I represented Barbara from her very first book and never once saw her in any other mood but upbeat. Her eyes perpetually twinkled with self-deprecating humor. Her head was always cocked with curiosity like a puppy listening to a whistle out of the range of human hearing. She took in everything and everything was of intense interest to her both personally and professionally. She was tethered to a notebook and I never knew when some random comment uttered by me or a stranger would provoke a frenzy of scribbling that would eventually find its way into one of her books.
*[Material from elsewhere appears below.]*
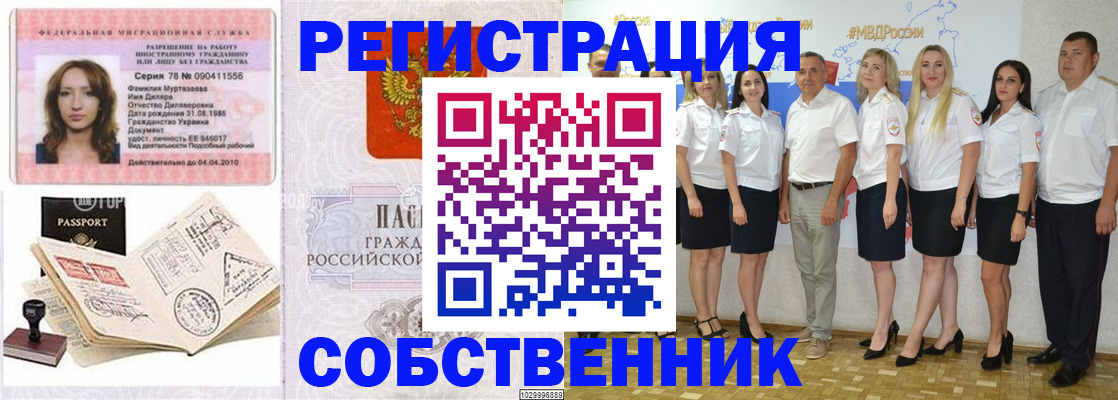 прописка ребенка в Алапаевске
She was a writer’s writer. Some years ago I visited her in her home town of Ft. Lauderdale, where I had booked a reservation in a fancy restaurant. She told me to meet her at a theatre where she was researching her current novel. She emerged in jeans and denim workshirt, hair and face covered with dust from clambering around the theatre’s flies. I asked her if she wanted me to take her home to change for dinner. “No, I’ll just change in my car,” she said. She disappeared into her car and I saw clothes flying as if tossed in a dryer. She stepped out beautifully dressed, impeccably groomed, and laughing her girlish laughter. I will sorely miss that laughter.

An obituary by Oline H. Cogdill appears in the South Florida Sun-Sentinel.

Before she became sick she arranged for E-Reads to reissue her Gail and Anthony novels. Nothing could give me greater pleasure to pay this tribute to her, and I know her fans will say the same.